Provided material —
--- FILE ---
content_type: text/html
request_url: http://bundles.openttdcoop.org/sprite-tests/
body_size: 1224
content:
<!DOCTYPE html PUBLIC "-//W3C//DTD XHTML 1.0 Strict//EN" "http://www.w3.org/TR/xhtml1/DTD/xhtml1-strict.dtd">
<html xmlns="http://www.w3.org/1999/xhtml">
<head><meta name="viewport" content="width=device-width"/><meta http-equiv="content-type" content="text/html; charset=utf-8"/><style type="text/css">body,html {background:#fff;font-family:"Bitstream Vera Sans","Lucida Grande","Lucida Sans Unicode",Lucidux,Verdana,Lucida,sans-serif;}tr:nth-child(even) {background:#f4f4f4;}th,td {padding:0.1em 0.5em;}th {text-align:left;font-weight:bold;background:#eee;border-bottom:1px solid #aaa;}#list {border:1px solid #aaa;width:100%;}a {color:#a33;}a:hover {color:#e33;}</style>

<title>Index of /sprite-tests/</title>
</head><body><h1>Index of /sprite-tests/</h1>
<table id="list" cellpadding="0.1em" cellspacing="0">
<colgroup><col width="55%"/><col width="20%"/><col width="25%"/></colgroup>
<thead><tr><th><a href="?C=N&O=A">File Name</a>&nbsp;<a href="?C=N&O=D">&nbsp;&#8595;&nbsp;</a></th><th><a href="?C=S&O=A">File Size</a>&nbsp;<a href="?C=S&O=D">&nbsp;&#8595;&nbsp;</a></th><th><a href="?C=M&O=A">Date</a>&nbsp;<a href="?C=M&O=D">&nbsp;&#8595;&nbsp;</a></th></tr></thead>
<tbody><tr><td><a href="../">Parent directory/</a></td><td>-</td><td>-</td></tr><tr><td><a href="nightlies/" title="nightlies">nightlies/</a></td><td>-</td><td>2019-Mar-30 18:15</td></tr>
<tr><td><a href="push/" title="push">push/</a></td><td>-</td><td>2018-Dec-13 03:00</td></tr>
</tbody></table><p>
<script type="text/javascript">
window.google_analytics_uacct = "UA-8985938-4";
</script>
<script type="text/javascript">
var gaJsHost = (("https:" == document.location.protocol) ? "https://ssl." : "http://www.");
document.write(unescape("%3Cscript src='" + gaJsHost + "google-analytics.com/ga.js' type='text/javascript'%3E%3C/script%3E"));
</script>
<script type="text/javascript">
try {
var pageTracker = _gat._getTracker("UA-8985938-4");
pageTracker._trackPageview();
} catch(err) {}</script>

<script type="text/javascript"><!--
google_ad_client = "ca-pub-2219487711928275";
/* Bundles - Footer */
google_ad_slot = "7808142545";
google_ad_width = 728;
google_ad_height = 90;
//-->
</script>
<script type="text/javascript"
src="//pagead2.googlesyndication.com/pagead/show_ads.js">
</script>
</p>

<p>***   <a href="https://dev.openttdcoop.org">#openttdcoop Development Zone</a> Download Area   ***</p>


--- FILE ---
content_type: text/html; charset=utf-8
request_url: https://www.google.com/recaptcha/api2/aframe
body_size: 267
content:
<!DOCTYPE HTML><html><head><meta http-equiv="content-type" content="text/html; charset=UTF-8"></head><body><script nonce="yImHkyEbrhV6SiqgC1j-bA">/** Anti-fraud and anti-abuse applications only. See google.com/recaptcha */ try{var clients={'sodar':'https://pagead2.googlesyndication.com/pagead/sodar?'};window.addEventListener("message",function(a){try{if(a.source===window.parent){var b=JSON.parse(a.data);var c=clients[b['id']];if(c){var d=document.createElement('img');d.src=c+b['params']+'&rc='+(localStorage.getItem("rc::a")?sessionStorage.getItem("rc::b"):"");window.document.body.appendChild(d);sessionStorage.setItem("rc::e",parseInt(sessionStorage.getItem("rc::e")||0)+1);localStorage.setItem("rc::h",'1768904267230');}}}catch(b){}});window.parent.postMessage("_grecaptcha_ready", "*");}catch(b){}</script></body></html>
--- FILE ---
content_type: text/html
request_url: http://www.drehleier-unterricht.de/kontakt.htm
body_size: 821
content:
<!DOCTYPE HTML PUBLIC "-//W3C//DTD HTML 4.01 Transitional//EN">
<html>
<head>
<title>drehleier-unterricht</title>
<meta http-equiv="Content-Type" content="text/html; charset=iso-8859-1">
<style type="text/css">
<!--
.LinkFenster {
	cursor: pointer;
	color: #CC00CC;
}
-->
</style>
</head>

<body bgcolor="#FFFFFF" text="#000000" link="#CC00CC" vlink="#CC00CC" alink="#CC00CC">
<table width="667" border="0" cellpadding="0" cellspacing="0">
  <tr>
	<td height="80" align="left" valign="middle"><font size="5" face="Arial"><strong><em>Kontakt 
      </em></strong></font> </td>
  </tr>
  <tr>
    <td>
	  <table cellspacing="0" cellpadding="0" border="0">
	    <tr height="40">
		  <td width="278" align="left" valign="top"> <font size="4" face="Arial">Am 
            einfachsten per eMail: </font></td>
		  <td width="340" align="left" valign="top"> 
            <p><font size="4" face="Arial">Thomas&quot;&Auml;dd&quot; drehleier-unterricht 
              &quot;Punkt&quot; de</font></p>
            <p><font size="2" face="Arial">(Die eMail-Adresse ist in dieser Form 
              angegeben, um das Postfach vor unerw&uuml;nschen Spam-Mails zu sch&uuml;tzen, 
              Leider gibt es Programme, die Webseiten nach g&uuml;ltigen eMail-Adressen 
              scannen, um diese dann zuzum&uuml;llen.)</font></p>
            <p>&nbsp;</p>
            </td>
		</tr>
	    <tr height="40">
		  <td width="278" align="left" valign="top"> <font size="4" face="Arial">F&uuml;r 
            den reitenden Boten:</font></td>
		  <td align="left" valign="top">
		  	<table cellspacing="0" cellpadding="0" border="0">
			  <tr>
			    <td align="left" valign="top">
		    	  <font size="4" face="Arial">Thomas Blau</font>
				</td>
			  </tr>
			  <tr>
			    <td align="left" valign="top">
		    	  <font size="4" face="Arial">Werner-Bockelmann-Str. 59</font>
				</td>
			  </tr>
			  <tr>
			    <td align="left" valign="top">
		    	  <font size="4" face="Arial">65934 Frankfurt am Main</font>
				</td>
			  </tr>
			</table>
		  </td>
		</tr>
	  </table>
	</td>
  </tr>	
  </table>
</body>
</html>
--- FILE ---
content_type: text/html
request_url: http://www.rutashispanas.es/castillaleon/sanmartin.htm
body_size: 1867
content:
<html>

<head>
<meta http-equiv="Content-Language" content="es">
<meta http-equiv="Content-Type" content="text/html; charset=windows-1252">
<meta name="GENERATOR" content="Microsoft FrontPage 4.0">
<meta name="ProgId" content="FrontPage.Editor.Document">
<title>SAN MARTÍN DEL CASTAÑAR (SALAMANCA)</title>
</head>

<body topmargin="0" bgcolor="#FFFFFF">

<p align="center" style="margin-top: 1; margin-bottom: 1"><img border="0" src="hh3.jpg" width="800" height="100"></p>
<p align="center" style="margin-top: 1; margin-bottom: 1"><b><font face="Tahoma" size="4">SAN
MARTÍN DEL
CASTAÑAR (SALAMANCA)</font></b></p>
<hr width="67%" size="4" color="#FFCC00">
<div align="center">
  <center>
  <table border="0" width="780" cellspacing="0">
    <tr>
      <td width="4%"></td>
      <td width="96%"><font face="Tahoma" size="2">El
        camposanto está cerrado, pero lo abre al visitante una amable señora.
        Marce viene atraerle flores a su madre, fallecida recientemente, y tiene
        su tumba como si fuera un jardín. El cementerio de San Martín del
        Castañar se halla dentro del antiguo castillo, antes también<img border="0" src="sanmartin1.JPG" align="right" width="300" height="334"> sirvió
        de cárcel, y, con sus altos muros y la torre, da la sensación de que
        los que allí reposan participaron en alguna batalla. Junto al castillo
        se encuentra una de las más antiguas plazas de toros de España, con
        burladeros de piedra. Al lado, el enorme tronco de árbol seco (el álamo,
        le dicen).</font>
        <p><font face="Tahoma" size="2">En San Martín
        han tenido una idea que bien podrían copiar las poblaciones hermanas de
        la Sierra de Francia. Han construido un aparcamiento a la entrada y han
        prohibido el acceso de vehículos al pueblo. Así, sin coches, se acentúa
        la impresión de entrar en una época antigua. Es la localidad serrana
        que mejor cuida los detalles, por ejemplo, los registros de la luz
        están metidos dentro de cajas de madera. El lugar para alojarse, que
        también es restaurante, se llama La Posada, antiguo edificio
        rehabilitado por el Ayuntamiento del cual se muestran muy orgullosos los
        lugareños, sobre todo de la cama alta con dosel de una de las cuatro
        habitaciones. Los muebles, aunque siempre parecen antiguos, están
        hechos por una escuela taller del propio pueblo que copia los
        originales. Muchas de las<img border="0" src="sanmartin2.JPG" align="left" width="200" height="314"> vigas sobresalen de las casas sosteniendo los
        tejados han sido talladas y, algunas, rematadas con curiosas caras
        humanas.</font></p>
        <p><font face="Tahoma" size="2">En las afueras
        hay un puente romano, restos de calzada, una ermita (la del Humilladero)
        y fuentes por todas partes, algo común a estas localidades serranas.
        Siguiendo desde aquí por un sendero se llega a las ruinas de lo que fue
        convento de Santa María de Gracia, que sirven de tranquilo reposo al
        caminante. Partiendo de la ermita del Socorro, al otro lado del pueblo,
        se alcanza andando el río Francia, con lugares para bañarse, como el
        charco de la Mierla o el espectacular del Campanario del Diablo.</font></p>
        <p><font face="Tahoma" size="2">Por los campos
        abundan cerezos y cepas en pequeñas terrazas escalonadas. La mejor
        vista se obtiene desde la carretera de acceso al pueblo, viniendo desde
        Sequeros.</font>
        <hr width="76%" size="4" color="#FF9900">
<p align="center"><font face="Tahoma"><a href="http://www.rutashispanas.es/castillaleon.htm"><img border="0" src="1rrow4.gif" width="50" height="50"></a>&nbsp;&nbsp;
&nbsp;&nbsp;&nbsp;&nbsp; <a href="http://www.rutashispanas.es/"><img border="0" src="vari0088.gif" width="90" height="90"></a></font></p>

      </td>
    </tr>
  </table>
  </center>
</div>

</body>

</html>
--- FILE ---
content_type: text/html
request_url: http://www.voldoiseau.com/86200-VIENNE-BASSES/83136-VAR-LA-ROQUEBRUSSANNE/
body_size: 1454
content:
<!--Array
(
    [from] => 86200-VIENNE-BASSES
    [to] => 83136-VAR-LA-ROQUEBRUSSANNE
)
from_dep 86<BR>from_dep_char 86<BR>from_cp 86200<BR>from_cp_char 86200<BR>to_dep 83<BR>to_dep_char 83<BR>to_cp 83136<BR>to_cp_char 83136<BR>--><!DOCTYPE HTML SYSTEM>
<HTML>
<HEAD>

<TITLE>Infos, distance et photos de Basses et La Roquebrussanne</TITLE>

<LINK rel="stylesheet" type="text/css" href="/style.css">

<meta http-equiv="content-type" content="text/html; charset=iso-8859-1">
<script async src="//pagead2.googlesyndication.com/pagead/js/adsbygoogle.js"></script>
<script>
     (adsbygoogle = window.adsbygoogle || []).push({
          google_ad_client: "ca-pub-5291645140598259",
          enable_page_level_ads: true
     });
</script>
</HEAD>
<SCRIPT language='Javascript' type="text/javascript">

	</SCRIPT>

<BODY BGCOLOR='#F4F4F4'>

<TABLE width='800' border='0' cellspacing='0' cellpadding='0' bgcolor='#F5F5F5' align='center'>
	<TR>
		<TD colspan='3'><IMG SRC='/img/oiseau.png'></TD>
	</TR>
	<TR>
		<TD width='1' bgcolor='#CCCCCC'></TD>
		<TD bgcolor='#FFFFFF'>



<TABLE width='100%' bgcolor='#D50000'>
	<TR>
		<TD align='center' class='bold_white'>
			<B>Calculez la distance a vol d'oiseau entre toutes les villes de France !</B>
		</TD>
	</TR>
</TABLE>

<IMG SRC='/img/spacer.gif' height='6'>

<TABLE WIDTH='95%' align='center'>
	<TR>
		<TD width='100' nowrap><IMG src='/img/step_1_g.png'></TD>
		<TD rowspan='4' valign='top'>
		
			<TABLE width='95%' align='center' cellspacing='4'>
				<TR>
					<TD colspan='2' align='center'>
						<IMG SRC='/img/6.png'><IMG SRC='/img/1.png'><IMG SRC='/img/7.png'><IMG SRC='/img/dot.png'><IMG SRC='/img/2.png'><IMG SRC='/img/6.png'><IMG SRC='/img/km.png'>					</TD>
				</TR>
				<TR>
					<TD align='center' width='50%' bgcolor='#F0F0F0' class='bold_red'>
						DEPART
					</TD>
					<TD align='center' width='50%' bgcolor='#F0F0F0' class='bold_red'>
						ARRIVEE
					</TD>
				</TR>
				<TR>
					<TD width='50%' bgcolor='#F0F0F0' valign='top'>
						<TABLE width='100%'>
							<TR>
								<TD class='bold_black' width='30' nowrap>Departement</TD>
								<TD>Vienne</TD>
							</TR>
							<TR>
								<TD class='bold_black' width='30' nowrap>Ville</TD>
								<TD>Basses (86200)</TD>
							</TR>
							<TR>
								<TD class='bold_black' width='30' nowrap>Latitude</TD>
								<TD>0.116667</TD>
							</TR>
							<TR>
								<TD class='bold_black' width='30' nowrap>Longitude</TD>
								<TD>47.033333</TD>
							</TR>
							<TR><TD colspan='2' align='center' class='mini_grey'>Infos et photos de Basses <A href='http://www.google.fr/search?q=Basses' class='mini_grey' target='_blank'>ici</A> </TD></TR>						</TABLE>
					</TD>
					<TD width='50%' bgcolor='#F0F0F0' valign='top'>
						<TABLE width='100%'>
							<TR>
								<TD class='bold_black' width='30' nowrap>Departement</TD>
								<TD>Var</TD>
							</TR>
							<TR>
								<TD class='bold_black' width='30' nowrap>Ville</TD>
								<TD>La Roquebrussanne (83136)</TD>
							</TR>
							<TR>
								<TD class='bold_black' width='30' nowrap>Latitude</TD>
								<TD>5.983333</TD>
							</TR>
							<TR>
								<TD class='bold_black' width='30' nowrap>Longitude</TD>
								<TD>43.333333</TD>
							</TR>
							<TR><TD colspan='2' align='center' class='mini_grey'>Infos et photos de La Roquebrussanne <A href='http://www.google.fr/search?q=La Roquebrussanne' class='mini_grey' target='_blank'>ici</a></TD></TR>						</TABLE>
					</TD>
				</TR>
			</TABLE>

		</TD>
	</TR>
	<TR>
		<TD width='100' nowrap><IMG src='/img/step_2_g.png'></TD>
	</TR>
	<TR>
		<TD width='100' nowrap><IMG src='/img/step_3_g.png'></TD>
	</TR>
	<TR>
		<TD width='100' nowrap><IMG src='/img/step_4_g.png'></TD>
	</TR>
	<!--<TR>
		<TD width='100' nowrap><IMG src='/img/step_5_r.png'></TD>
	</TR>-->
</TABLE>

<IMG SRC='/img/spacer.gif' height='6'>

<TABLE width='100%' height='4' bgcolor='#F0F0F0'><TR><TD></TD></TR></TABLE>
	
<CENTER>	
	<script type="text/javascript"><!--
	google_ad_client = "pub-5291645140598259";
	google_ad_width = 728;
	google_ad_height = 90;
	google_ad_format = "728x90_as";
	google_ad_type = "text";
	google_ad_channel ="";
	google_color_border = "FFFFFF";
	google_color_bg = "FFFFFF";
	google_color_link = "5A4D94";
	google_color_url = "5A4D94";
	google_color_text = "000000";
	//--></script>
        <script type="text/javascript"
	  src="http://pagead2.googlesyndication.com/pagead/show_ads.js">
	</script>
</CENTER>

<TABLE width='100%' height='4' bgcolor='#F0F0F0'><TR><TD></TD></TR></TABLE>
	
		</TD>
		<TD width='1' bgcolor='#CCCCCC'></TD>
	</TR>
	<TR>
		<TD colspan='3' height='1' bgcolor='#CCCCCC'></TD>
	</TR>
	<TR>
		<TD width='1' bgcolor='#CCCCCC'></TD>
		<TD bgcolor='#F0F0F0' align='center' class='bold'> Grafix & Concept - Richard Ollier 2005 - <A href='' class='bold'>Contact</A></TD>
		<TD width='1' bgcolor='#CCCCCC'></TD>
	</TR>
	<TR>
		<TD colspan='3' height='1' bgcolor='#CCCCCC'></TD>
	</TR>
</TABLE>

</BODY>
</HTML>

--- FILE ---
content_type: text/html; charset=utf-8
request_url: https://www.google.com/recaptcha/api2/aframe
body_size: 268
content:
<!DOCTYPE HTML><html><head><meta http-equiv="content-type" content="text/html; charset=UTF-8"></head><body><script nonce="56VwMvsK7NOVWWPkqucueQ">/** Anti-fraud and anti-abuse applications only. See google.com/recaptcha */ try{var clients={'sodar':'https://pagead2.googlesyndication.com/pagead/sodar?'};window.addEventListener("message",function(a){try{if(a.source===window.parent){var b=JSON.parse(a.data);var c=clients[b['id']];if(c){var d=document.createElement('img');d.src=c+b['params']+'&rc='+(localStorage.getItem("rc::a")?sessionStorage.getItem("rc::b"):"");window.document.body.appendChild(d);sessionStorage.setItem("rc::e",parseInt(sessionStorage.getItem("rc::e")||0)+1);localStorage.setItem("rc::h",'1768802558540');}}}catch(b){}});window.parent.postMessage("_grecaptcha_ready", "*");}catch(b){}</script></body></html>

What this task involves — Please copy out each line in the entries that mentions the string "están".

Result of the task —
        están metidos dentro de cajas de madera. El lugar para alojarse, que
        habitaciones. Los muebles, aunque siempre parecen antiguos, están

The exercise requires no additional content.